- _RAW DATA_:
- - - - -
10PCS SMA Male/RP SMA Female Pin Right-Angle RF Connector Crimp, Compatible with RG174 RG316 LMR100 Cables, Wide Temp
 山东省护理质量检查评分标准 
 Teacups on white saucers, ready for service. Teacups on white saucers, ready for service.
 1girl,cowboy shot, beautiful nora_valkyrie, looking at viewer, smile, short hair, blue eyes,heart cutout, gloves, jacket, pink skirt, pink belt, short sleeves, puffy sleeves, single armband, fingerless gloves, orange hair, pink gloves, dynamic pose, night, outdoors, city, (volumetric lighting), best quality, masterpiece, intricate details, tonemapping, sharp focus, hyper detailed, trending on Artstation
- - - - -
Using the data above, repeat every line exactly.

10PCS SMA Male/RP SMA Female Pin Right-Angle RF Connector Crimp, Compatible with RG174 RG316 LMR100 Cables, Wide Temp
 山东省护理质量检查评分标准 
 Teacups on white saucers, ready for service. Teacups on white saucers, ready for service.
 1girl,cowboy shot, beautiful nora_valkyrie, looking at viewer, smile, short hair, blue eyes,heart cutout, gloves, jacket, pink skirt, pink belt, short sleeves, puffy sleeves, single armband, fingerless gloves, orange hair, pink gloves, dynamic pose, night, outdoors, city, (volumetric lighting), best quality, masterpiece, intricate details, tonemapping, sharp focus, hyper detailed, trending on Artstation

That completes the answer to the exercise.